Despite a proposed $368.5 billion settlement between tobacco companies and state attorneys general partly intended to dissuade youth smoking, a number of experts believe the only way to decrease youth smoking levels is through a larger increase in cigarette taxes, such as President Clinton’s proposed $1.50 per pack increase. The federal settlement calls for a ban on billboard tobacco advertising, removal of cigarette vending machines and a halt on producing clothing that carries tobacco brand names. Similar measures have been proposed in Florida, where an $11 billion settlement garnered $200 million for a two-year youth anti-smoking initiative. Under the agreement, tobacco firms must cooperate in keeping kids from using vending machines to buy cigarettes, remove billboard ads within 1,000 feet of schools and replace those ads with anti-smoking messages. Part of the remaining $11 billion will be spent on children’s health insurance, mental health services and substance abuse prevention and treatment. Whether these state and federal funds will be spent effectively enough to curb teen smoking, however, is debatable.

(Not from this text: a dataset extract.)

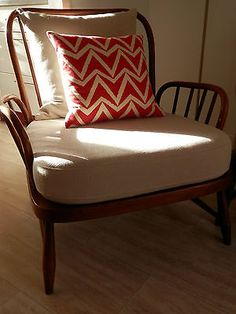 BEAUTIFUL ERCOL GOLDEN DAWN CHAIR In STONE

Still, others believe criminal punishment aimed at teen tobacco users will be most effective. In North Carolina, youths who buy tobacco could be fined up to $1,000 and sentenced to 30 days of community service. Florida, Minnesota and Texas all passed statues threatening to suspend the driving privileges of minors caught with tobacco. In Idaho, offenders can be fined $300 – or face imprisonment in juvenile detention for up to six months. In Nebraska, undercover police officers stake out areas where students gather to smoke, or police film them with hidden cameras. These youth are then fined anywhere from $35 to $100. In Indiana, some schools screen athletes and students who drive to school for nicotine in random drug tests – even if the students are over 18.

“I really question some of the methods,” Kathryn Kahler-Vose, communications director for the Campaign for Tobacco-Free Kids, said. “We think it’s important first to go after the retailers and challenge the marketers. Only after you go after the adults can you place responsibility on the kids. If you have lax enforcement, it won’t make a difference, [and] most of the time these are not enforced.”